> [Task data]:
________________

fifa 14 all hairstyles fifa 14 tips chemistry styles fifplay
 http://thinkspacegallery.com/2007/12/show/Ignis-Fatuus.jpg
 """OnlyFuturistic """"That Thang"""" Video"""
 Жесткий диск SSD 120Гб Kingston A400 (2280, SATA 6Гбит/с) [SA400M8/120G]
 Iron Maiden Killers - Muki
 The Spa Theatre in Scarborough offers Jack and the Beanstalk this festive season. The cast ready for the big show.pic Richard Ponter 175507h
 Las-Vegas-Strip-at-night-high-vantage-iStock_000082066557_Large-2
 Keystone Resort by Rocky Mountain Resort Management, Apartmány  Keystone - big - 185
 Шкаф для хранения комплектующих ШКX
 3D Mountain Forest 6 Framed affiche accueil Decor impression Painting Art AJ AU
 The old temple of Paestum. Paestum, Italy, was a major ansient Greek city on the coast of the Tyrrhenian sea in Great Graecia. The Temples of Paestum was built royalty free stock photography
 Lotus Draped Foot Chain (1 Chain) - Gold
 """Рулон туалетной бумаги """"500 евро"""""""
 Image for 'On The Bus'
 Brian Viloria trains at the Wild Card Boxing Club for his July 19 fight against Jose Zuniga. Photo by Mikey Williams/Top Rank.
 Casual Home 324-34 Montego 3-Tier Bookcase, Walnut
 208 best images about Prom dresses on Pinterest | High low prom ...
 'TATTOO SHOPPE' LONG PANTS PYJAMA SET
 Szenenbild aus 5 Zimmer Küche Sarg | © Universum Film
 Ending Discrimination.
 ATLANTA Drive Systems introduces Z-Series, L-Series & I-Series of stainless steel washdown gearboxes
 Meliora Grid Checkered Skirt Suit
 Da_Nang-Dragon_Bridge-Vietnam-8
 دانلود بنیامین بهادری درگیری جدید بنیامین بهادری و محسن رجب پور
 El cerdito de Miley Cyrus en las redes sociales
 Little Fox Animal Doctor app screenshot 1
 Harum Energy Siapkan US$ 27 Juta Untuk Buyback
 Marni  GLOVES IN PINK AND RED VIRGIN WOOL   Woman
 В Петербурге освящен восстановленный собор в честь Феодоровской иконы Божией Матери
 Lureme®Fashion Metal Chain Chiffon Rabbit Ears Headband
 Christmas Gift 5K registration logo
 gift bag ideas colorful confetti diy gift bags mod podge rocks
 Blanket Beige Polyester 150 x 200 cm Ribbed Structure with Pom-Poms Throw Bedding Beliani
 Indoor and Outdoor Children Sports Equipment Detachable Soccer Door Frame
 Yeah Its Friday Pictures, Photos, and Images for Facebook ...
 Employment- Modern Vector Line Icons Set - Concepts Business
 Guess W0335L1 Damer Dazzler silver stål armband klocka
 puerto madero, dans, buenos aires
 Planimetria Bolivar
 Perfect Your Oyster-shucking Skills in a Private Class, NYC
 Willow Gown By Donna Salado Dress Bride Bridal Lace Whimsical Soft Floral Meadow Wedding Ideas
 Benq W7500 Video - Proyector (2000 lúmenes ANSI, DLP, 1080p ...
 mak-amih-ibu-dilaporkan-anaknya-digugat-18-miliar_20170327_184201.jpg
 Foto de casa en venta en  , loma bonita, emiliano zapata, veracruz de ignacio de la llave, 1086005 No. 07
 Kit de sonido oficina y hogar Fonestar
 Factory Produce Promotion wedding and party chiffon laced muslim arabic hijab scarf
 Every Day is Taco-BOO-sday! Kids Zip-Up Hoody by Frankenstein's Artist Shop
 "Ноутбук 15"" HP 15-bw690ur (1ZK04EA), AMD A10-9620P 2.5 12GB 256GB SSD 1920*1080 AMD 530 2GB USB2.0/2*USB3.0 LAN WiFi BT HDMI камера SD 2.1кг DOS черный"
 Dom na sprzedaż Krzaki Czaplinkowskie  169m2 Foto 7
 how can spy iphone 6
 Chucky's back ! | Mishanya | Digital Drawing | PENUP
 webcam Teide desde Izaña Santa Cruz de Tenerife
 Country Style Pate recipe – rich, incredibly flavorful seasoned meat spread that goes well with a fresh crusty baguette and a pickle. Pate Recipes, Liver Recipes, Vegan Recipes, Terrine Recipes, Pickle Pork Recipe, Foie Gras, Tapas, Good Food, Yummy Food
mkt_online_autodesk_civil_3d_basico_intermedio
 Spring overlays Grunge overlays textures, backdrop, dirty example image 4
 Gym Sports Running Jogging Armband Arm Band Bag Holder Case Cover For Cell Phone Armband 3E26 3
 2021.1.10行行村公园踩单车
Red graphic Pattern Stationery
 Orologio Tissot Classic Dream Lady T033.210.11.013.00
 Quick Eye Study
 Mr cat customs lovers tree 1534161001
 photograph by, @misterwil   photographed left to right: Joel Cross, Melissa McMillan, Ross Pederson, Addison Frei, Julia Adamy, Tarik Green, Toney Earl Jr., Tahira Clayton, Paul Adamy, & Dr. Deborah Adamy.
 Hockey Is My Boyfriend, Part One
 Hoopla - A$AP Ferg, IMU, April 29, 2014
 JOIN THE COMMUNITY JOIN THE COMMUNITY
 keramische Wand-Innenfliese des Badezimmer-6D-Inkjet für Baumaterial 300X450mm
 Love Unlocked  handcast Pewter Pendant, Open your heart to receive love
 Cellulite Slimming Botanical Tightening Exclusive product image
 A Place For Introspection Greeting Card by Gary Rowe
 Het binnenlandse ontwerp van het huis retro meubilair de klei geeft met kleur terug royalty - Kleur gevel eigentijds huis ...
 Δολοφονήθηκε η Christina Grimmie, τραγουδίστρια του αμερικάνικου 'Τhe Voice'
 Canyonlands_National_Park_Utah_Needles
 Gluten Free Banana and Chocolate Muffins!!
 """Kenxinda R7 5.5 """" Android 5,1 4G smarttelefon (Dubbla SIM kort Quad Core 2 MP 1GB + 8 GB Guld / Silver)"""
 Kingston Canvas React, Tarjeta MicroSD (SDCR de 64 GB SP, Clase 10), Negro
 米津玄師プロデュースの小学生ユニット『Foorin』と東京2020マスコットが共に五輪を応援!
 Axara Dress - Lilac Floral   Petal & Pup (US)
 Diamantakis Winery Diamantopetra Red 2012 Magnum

________________

> [Instructions for the task]: Set all of the material down once more, unchanged.

> [Output of the exercise]:
fifa 14 all hairstyles fifa 14 tips chemistry styles fifplay
 http://thinkspacegallery.com/2007/12/show/Ignis-Fatuus.jpg
 """OnlyFuturistic """"That Thang"""" Video"""
 Жесткий диск SSD 120Гб Kingston A400 (2280, SATA 6Гбит/с) [SA400M8/120G]
 Iron Maiden Killers - Muki
 The Spa Theatre in Scarborough offers Jack and the Beanstalk this festive season. The cast ready for the big show.pic Richard Ponter 175507h
 Las-Vegas-Strip-at-night-high-vantage-iStock_000082066557_Large-2
 Keystone Resort by Rocky Mountain Resort Management, Apartmány  Keystone - big - 185
 Шкаф для хранения комплектующих ШКX
 3D Mountain Forest 6 Framed affiche accueil Decor impression Painting Art AJ AU
 The old temple of Paestum. Paestum, Italy, was a major ansient Greek city on the coast of the Tyrrhenian sea in Great Graecia. The Temples of Paestum was built royalty free stock photography
 Lotus Draped Foot Chain (1 Chain) - Gold
 """Рулон туалетной бумаги """"500 евро"""""""
 Image for 'On The Bus'
 Brian Viloria trains at the Wild Card Boxing Club for his July 19 fight against Jose Zuniga. Photo by Mikey Williams/Top Rank.
 Casual Home 324-34 Montego 3-Tier Bookcase, Walnut
 208 best images about Prom dresses on Pinterest | High low prom ...
 'TATTOO SHOPPE' LONG PANTS PYJAMA SET
 Szenenbild aus 5 Zimmer Küche Sarg | © Universum Film
 Ending Discrimination.
 ATLANTA Drive Systems introduces Z-Series, L-Series & I-Series of stainless steel washdown gearboxes
 Meliora Grid Checkered Skirt Suit
 Da_Nang-Dragon_Bridge-Vietnam-8
 دانلود بنیامین بهادری درگیری جدید بنیامین بهادری و محسن رجب پور
 El cerdito de Miley Cyrus en las redes sociales
 Little Fox Animal Doctor app screenshot 1
 Harum Energy Siapkan US$ 27 Juta Untuk Buyback
 Marni  GLOVES IN PINK AND RED VIRGIN WOOL   Woman
 В Петербурге освящен восстановленный собор в честь Феодоровской иконы Божией Матери
 Lureme®Fashion Metal Chain Chiffon Rabbit Ears Headband
 Christmas Gift 5K registration logo
 gift bag ideas colorful confetti diy gift bags mod podge rocks
 Blanket Beige Polyester 150 x 200 cm Ribbed Structure with Pom-Poms Throw Bedding Beliani
 Indoor and Outdoor Children Sports Equipment Detachable Soccer Door Frame
 Yeah Its Friday Pictures, Photos, and Images for Facebook ...
 Employment- Modern Vector Line Icons Set - Concepts Business
 Guess W0335L1 Damer Dazzler silver stål armband klocka
 puerto madero, dans, buenos aires
 Planimetria Bolivar
 Perfect Your Oyster-shucking Skills in a Private Class, NYC
 Willow Gown By Donna Salado Dress Bride Bridal Lace Whimsical Soft Floral Meadow Wedding Ideas
 Benq W7500 Video - Proyector (2000 lúmenes ANSI, DLP, 1080p ...
 mak-amih-ibu-dilaporkan-anaknya-digugat-18-miliar_20170327_184201.jpg
 Foto de casa en venta en  , loma bonita, emiliano zapata, veracruz de ignacio de la llave, 1086005 No. 07
 Kit de sonido oficina y hogar Fonestar
 Factory Produce Promotion wedding and party chiffon laced muslim arabic hijab scarf
 Every Day is Taco-BOO-sday! Kids Zip-Up Hoody by Frankenstein's Artist Shop
 "Ноутбук 15"" HP 15-bw690ur (1ZK04EA), AMD A10-9620P 2.5 12GB 256GB SSD 1920*1080 AMD 530 2GB USB2.0/2*USB3.0 LAN WiFi BT HDMI камера SD 2.1кг DOS черный"
 Dom na sprzedaż Krzaki Czaplinkowskie  169m2 Foto 7
 how can spy iphone 6
 Chucky's back ! | Mishanya | Digital Drawing | PENUP
 webcam Teide desde Izaña Santa Cruz de Tenerife
 Country Style Pate recipe – rich, incredibly flavorful seasoned meat spread that goes well with a fresh crusty baguette and a pickle. Pate Recipes, Liver Recipes, Vegan Recipes, Terrine Recipes, Pickle Pork Recipe, Foie Gras, Tapas, Good Food, Yummy Food
mkt_online_autodesk_civil_3d_basico_intermedio
 Spring overlays Grunge overlays textures, backdrop, dirty example image 4
 Gym Sports Running Jogging Armband Arm Band Bag Holder Case Cover For Cell Phone Armband 3E26 3
 2021.1.10行行村公园踩单车
Red graphic Pattern Stationery
 Orologio Tissot Classic Dream Lady T033.210.11.013.00
 Quick Eye Study
 Mr cat customs lovers tree 1534161001
 photograph by, @misterwil   photographed left to right: Joel Cross, Melissa McMillan, Ross Pederson, Addison Frei, Julia Adamy, Tarik Green, Toney Earl Jr., Tahira Clayton, Paul Adamy, & Dr. Deborah Adamy.
 Hockey Is My Boyfriend, Part One
 Hoopla - A$AP Ferg, IMU, April 29, 2014
 JOIN THE COMMUNITY JOIN THE COMMUNITY
 keramische Wand-Innenfliese des Badezimmer-6D-Inkjet für Baumaterial 300X450mm
 Love Unlocked  handcast Pewter Pendant, Open your heart to receive love
 Cellulite Slimming Botanical Tightening Exclusive product image
 A Place For Introspection Greeting Card by Gary Rowe
 Het binnenlandse ontwerp van het huis retro meubilair de klei geeft met kleur terug royalty - Kleur gevel eigentijds huis ...
 Δολοφονήθηκε η Christina Grimmie, τραγουδίστρια του αμερικάνικου 'Τhe Voice'
 Canyonlands_National_Park_Utah_Needles
 Gluten Free Banana and Chocolate Muffins!!
 """Kenxinda R7 5.5 """" Android 5,1 4G smarttelefon (Dubbla SIM kort Quad Core 2 MP 1GB + 8 GB Guld / Silver)"""
 Kingston Canvas React, Tarjeta MicroSD (SDCR de 64 GB SP, Clase 10), Negro
 米津玄師プロデュースの小学生ユニット『Foorin』と東京2020マスコットが共に五輪を応援!
 Axara Dress - Lilac Floral   Petal & Pup (US)
 Diamantakis Winery Diamantopetra Red 2012 Magnum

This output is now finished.